Exposure to a group of chemicals found in many household items may be tied to infertility, diabetes and other medical conditions, according to a new study that involved almost 5,000 Americans.
Researchers from New York City-based NYU Langone Health looked at diseases tied to exposure to per- and polyfluoroalkyl substances — a group of more than 4,700 manmade chemicals commonly known as PFAS that have for decades been detected in millions of Americans' blood.

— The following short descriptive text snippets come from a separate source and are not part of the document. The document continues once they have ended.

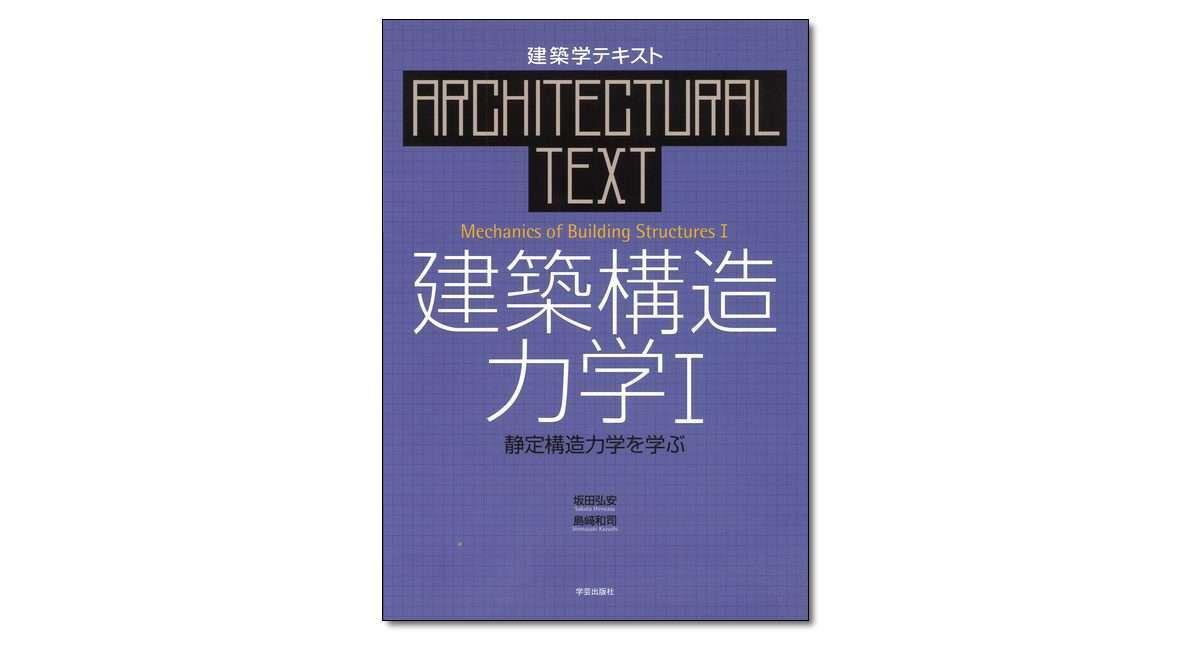 『建築構造力学 Ⅰ 静定構造力学を学ぶ』坂田弘安・島﨑和司 著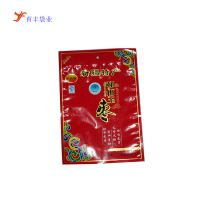 【优质供应】定做塑料袋 复合食品包装袋休闲食品 薄膜袋定做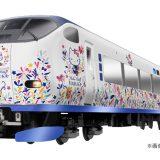 【关西机场】特急列车HARUKA全新涂装,超萌和服HELLO KITTY带领大家前往京都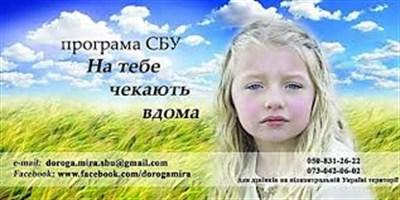 """Программа СБУ """"Тебя ждут дома"""" для тех, кто работал на боевиков, но хотят в Украину: как она работает и что ждет обратившихся"""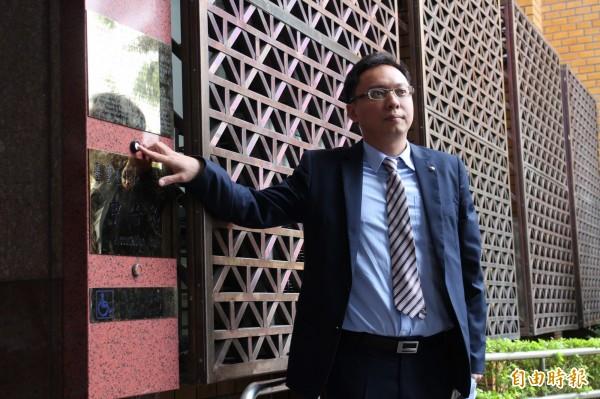 控大同賤賣百年基業「芙蓉大樓」 市場派今告違反證交法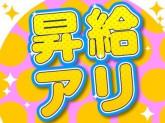 ライクワークス株式会社/lwe1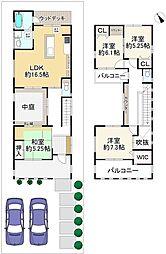 橋本駅 2,400万円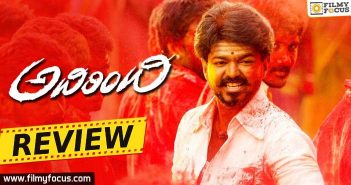 Vijay, Samantha, Kajal, Nithya Menon, Adirindhi Movie, Adirindhi Movie Review, Adirindhi Review, Kajal Aggarwal, Samantha Akkineni, Samantha Reth Prabhu,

The researchers used blood samples obtained from adults and children who participated in the 2018 National Health and Nutritional Examination Survey to determine how many people were likely exposed to PFAS chemicals. They then analyzed dozens of studies over the past decade focused on disease connected to PFAS exposure.
The findings, published July 26 in Exposure and Health, linked low-level PFAS exposure to low birth weight, childhood and adult obesity, type 2 diabetes, gestational diabetes, endometriosis, polycystic ovarian syndrome, couple infertility, kidney cancer, testicular cancer, breast cancer, hypothyroidism, and pneumonia.
Low birth weight, childhood obesity, kidney cancer, testicular cancer and hypothyroidism had the strongest links to PFAS exposure. The research team also estimated the national economic cost of medical bills and lost worker productivity using models from earlier investigations. The economic burden estimates in 2018 ranged from $5.52 billion when limited to the five conditions with the strongest exposure links and reached as high as $63 billion when including all 13 diseases.